Par Bénédicte Gatin, d’après les recommandations :
HAS SPILF Choix et durées d’antibiothérapies : PAC de l’adulte en ambulatoire. 9 janvier 2025
HAS SPILF GPIP Choix et durées d’antibiothérapie : Pneumonie Aiguë Communautaire chez l’enfant. 9 janvier 2025
INTRODUCTION
Afin d’optimiser les prescriptions d’antibiotiques, dans un contexte de résistance croissantes, la HAS propose depuis 2021 des recommandations de prise en charge privilégiant les spectres les plus étroits et les durées de traitement les plus courtes possibles, pour les infections bactériennes courantes.
Deux nouvelles recommandations dédiées aux pneumonies aiguës communautaires (PAC) chez l’adulte et chez l’enfant et ont été publiées sous forme de fiches synthétiques début janvier.
Outre, le choix de l’antibiotique, la dose, la posologie, la modalité d’administration et la durée sont les éléments à prendre en compte pour une prescription adaptée.
CHEZ L’ADULTE
La pneumonie aiguë communautaire de l’adulte est une infection potentiellement grave qui peut être d’origine bactérienne ou virale, des co-infections étant possibles.
En cas d’étiologie bactérienne, le germe le plus fréquent est le pneumocoque.

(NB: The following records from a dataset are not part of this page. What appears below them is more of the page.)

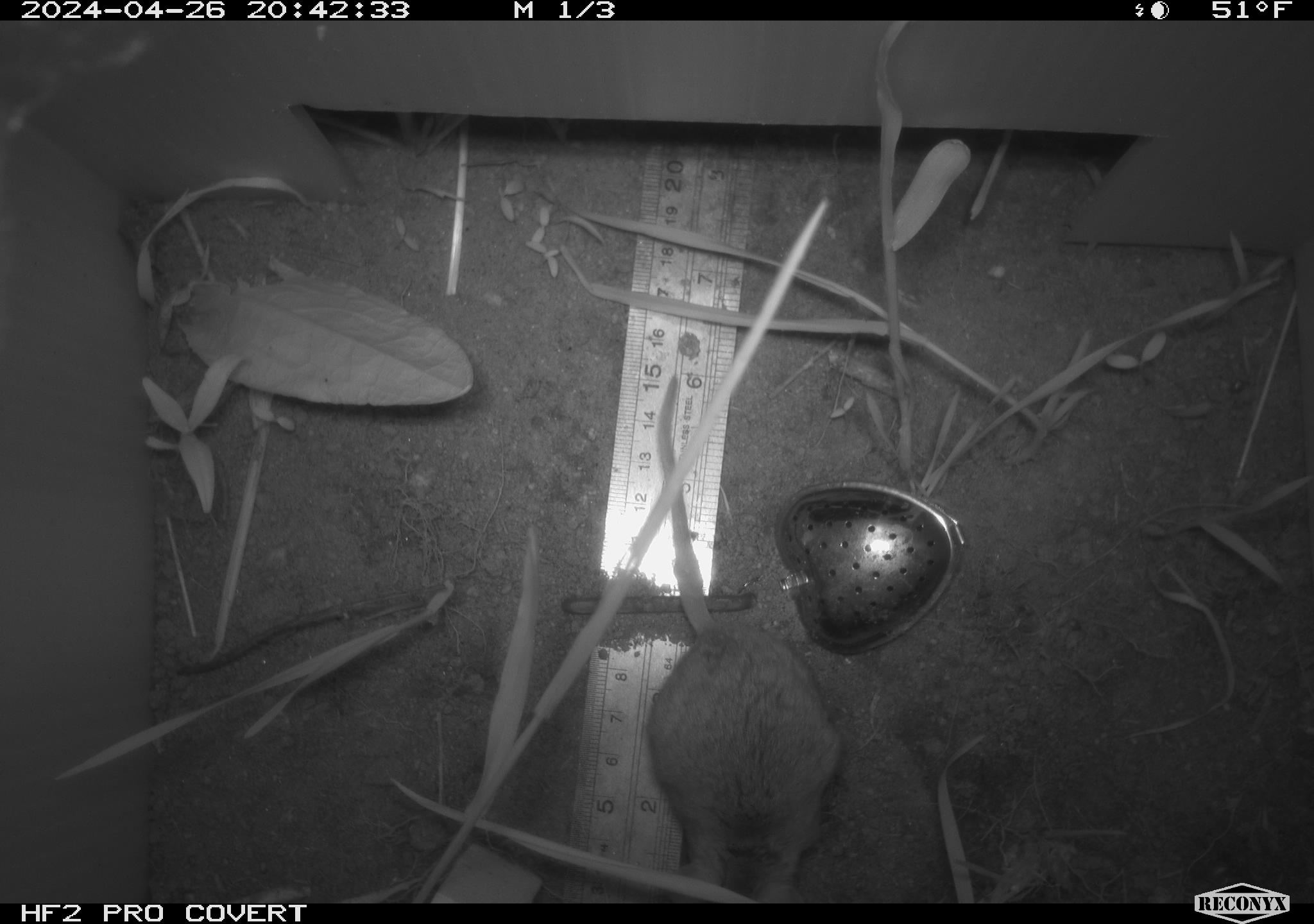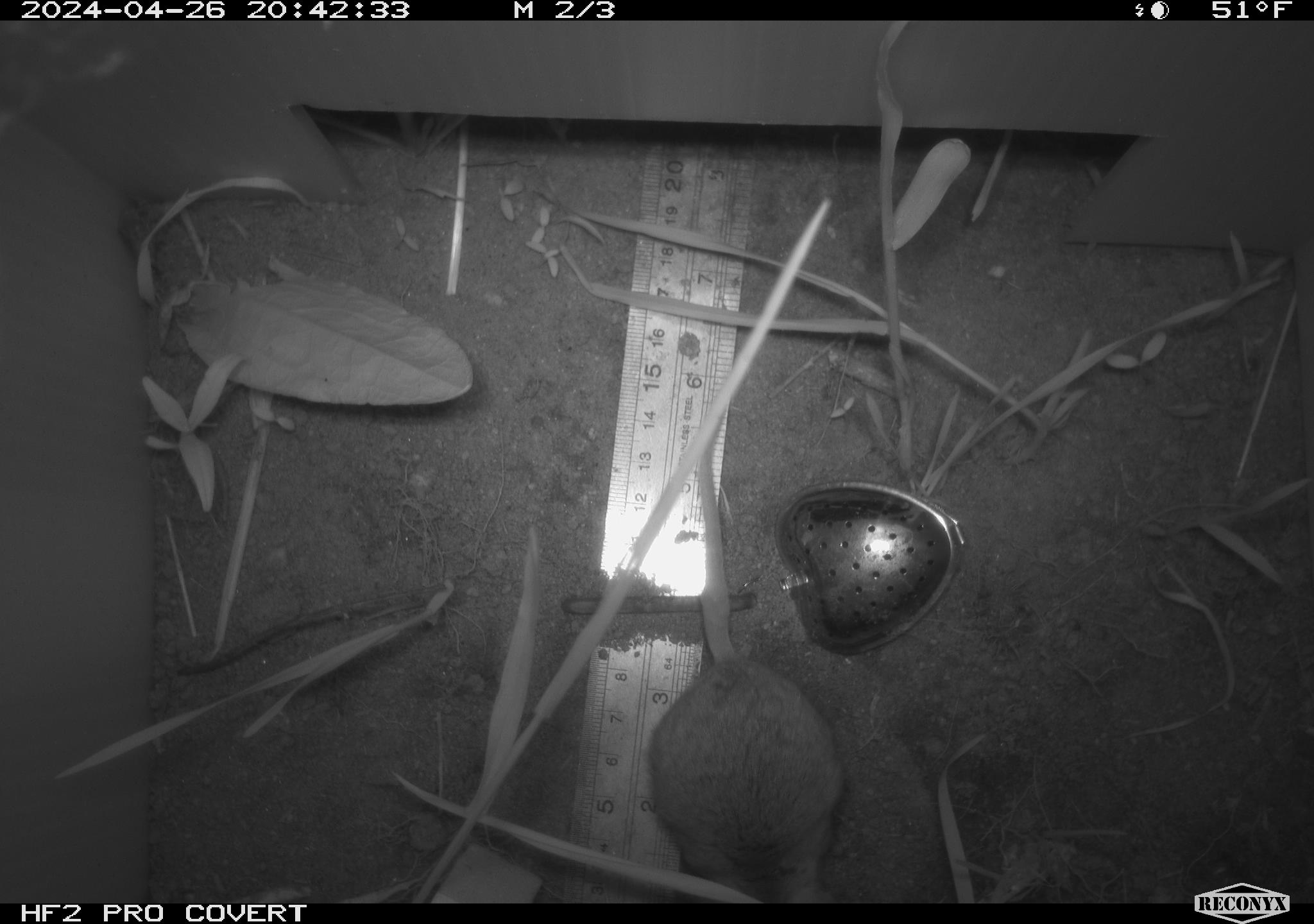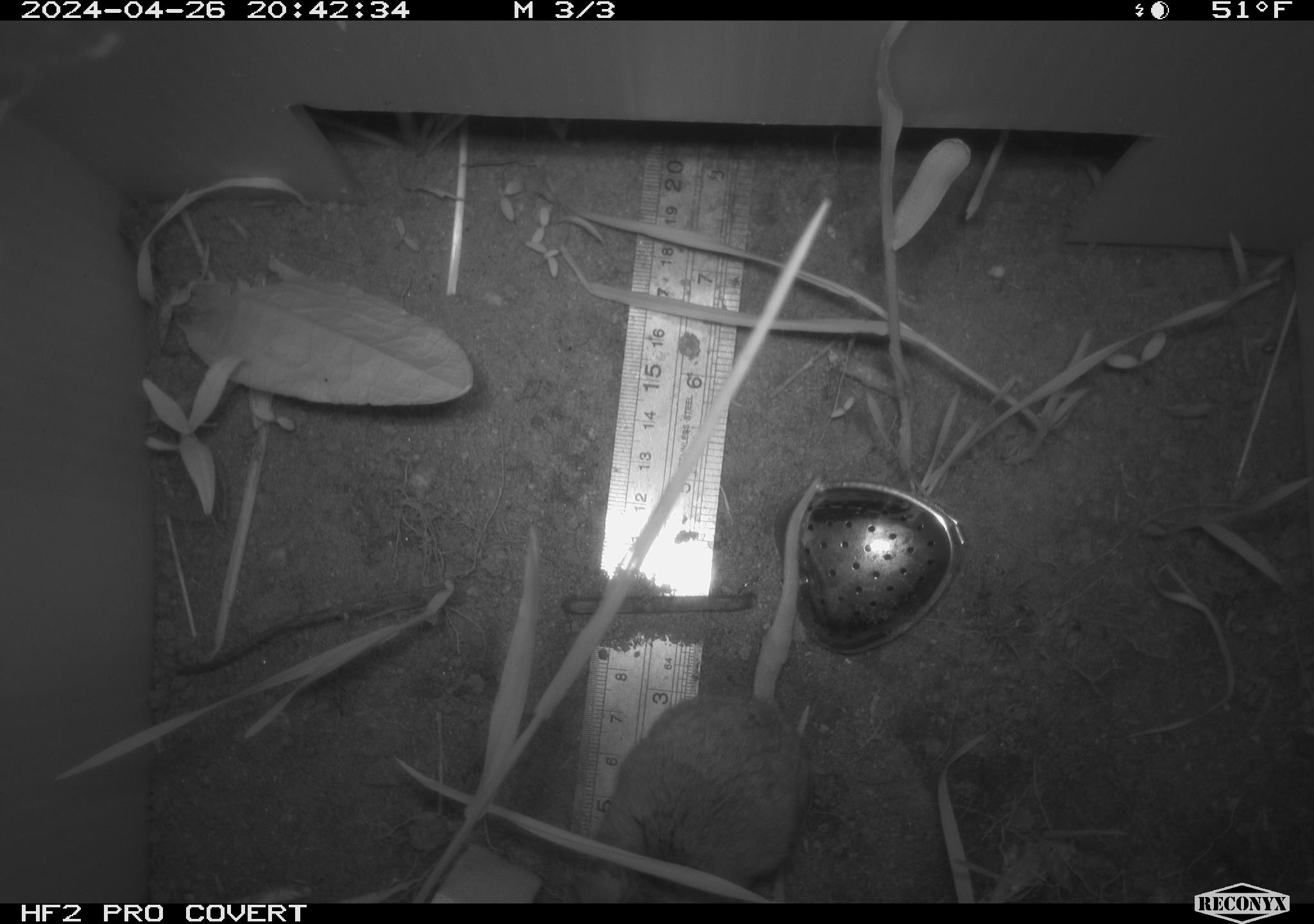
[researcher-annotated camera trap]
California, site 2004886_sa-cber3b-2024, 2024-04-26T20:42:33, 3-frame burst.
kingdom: Animalia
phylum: Chordata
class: Mammalia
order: Rodentia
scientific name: Rodentia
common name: mouse species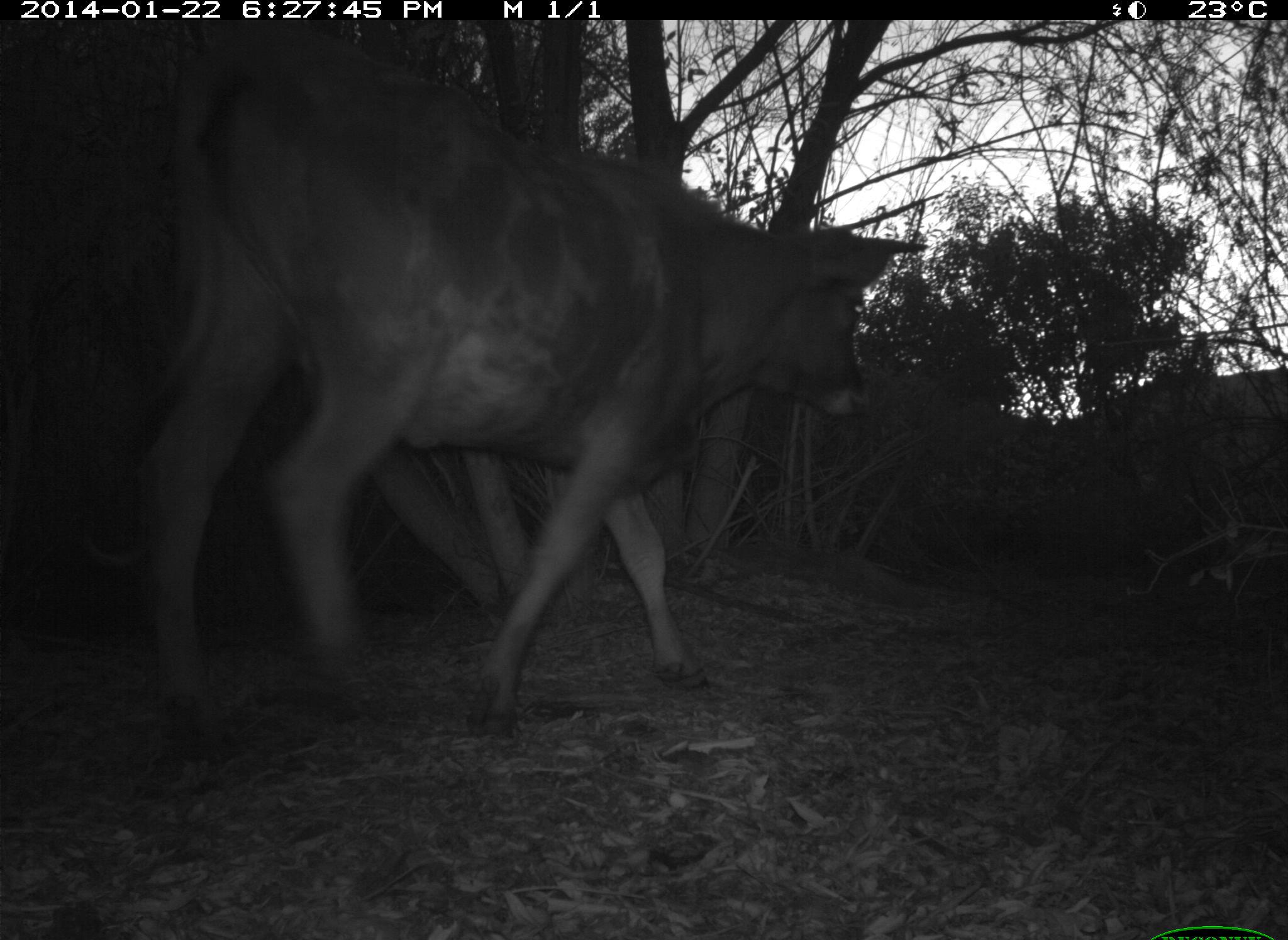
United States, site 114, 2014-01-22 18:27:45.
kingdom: Animalia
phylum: Chordata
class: Mammalia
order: Artiodactyla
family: Bovidae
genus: Bos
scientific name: Bos taurus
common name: cow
Cow (Bos taurus).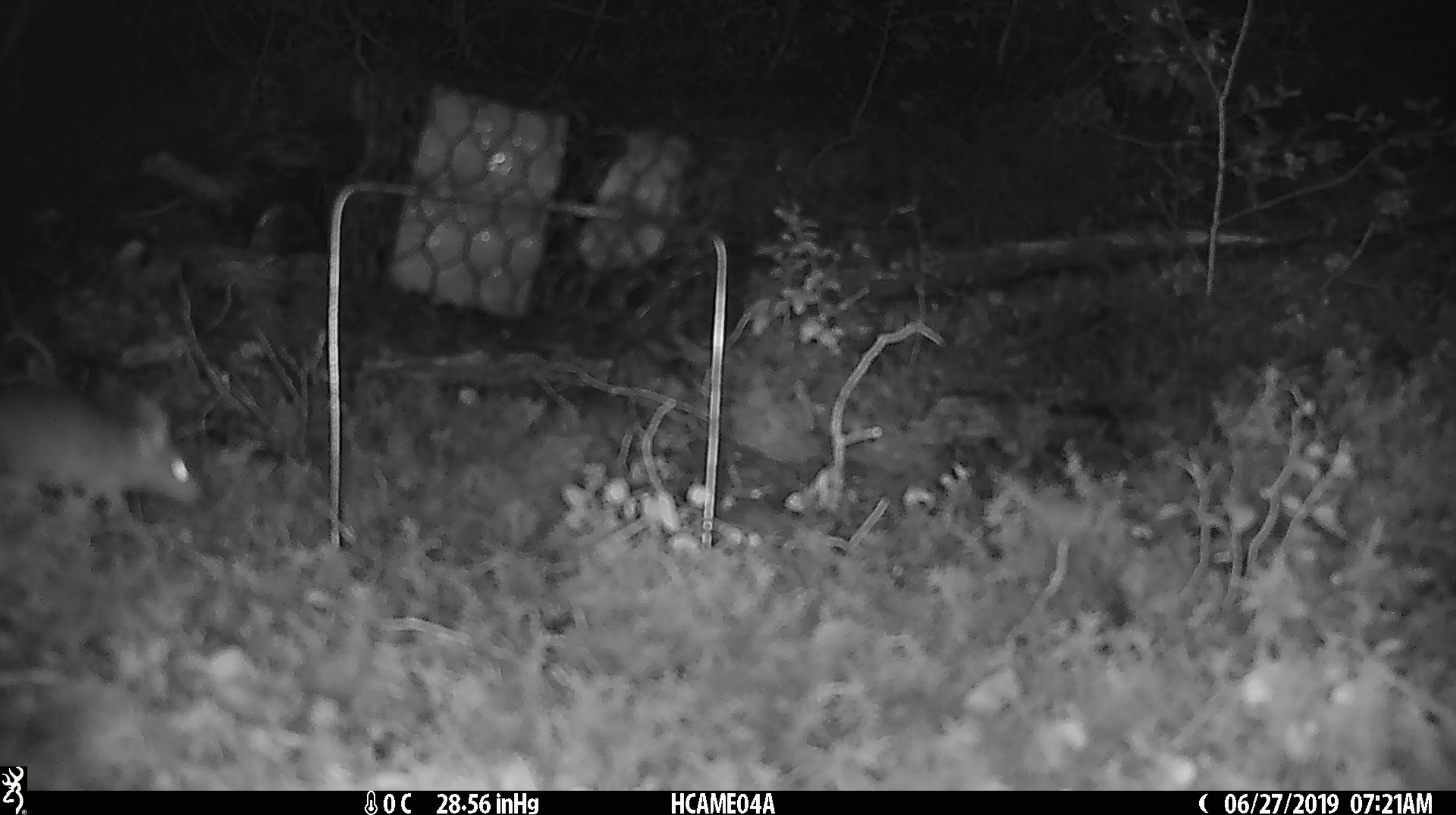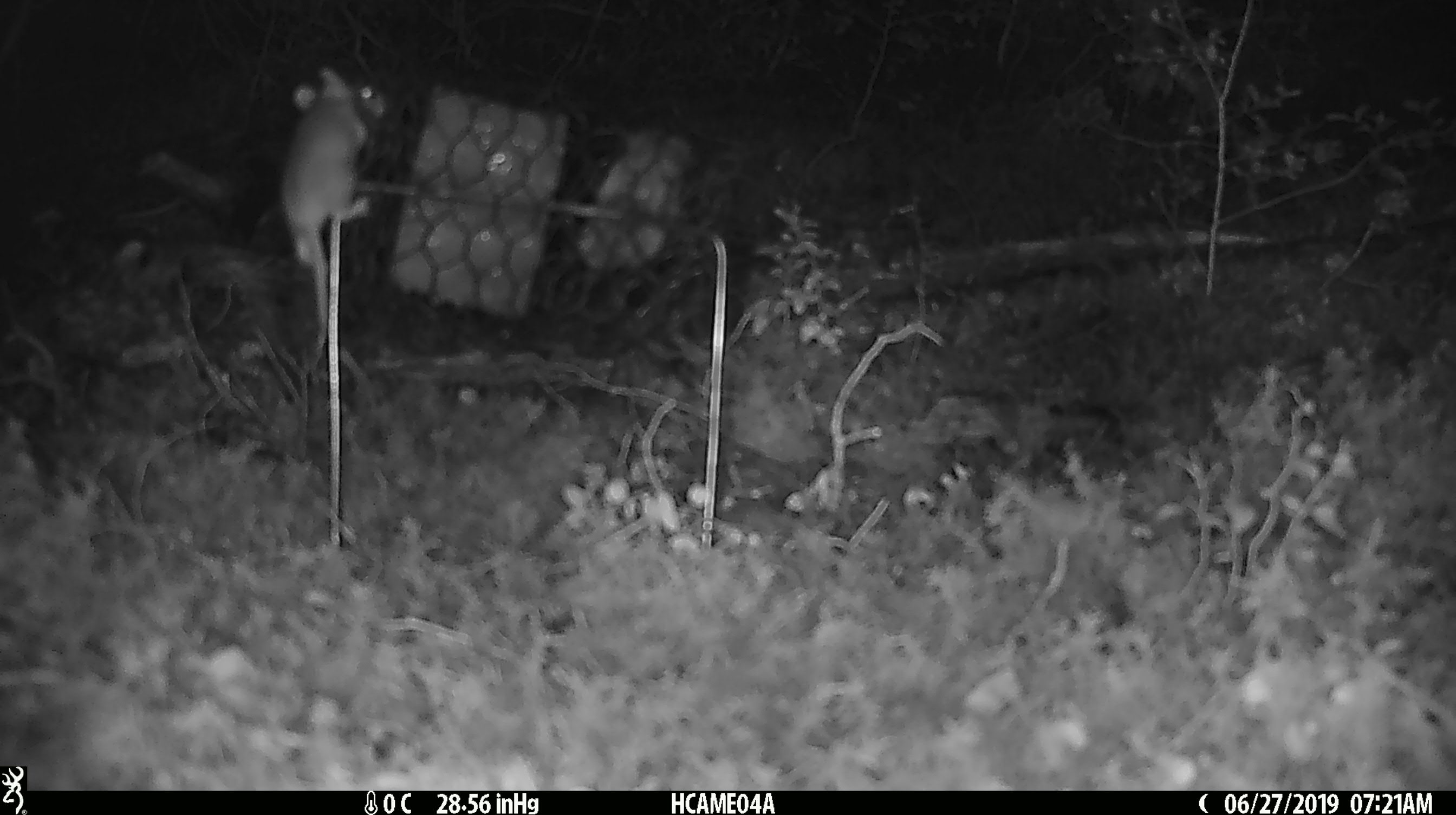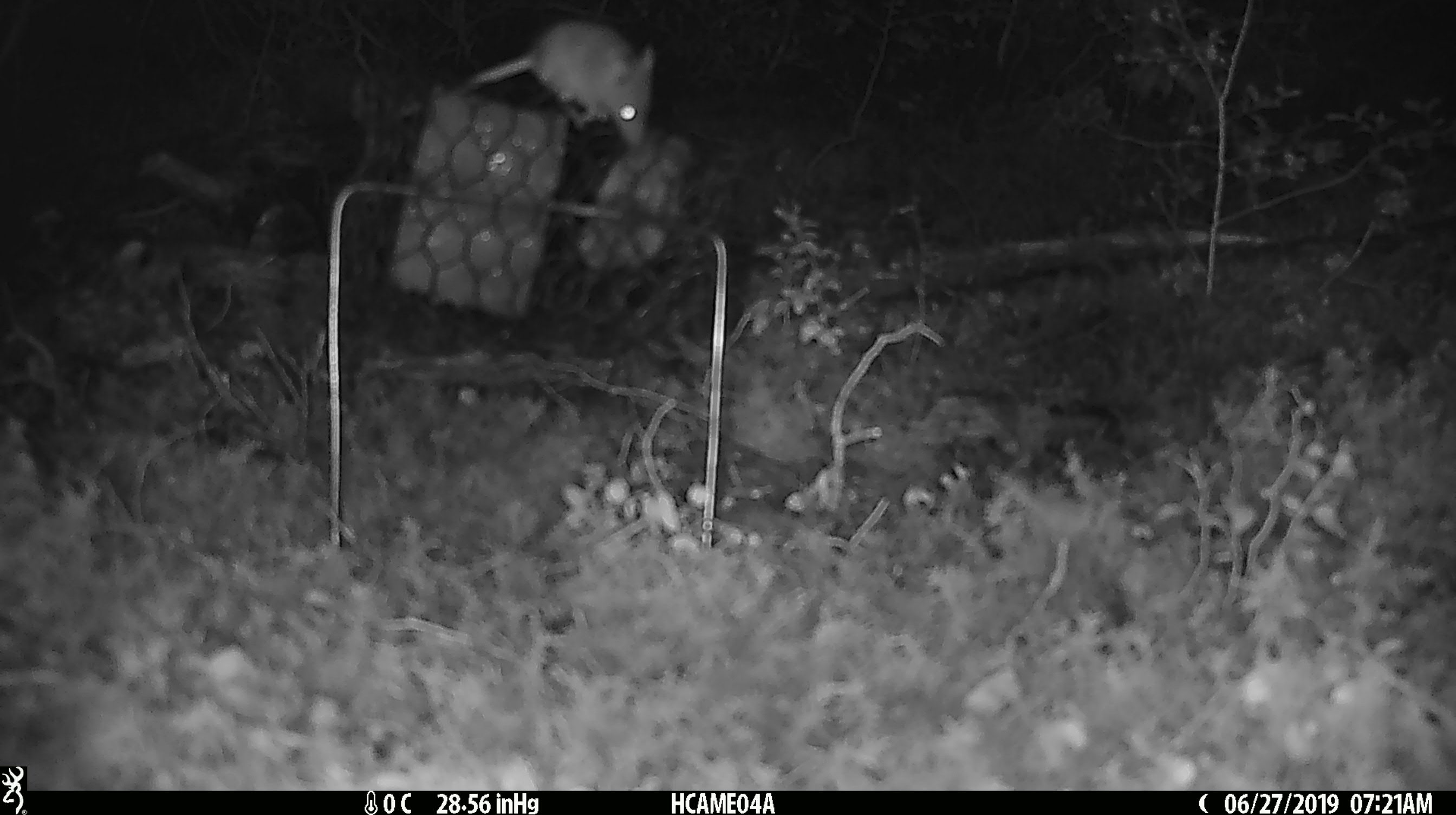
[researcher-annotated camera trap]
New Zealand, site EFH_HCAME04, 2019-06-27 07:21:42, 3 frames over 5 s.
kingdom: Animalia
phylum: Chordata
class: Mammalia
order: Rodentia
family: Muridae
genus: Mus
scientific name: Mus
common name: mouse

Les pneumonies dites atypiques sont dues à des bactéries comme Mycoplasma pneumoniae ou Chlamydia pneumoniae.
Les pneumonies à pneumocoque surviennent habituellement chez des sujets de plus de 40 ans et sont associées à une mortalité élevée. Cliniquement, le début est volontiers brutal, avec altération de l’état général et fièvre élevée. Les pneumonies atypiques touchent plutôt des sujets plus jeunes (moins de 40 ans). Elles sont généralement de début progressif, l’état général est conservé et la fièvre peu élevée.
> Quels examens complémentaires ?
• En ambulatoire, les examens microbiologiques ne sont pas requis.
• Une imagerie thoracique est recommandée dans un délai court (idéalement 24 heures) pour confirmer le diagnostic mais elle ne doit pas retarder la mise en route du traitement antibiotique.
L’absence d’anomalies radiologiques doit conduire à reconsidérer le diagnostic de pneumonie.
> Quand hospitaliser ?
Plusieurs critères doivent amener à envisager une prise en charge hospitalière :
– Mauvaise tolérance clinique : hypothermie < 36 °C ou hyperthermie > 40 °C, hypotension, fréquence respiratoire ≥ 30 cycles/min, confusion.
– Présence de comorbidités : insuffisance cardiaque, maladie cérébrovasculaire, maladie rénale, hépatique, BPCO, hospitalisation dans l’année, antécédent de pneumonie bactérienne.
– Facteurs médico-sociaux : personne âgée isolée, isolement social, inobservance thérapeutique.
Quelle antibiothérapie en ambulatoire ? (en l’absence de signes de gravité)
Le traitement antibiotique des pneumonies aiguës communautaires de l’adulte est probabiliste.
• Antibiothérapie de 1re intention en l’absence de comorbidités :
– amoxicilline 1 g 3 fois/jour.
Alternative en cas d’allergie documentée contre-indiquant les pénicillines ou de rupture de stock :
– pristinamycine 1 g 3 fois/jour
• En cas de suspicion de pathogènes atypiques ou d’échec à 72 heures de l’antibiothérapie initiale :
– clarithromycine : 500 mg 2 fois/jour
– spiramycine : 3 MUI 3 fois/jour
– azithromycine : 500 mg/jour en une prise à J1 puis 250 mg par jour (impact plus important sur la résistance bactérienne car demi-vie longue).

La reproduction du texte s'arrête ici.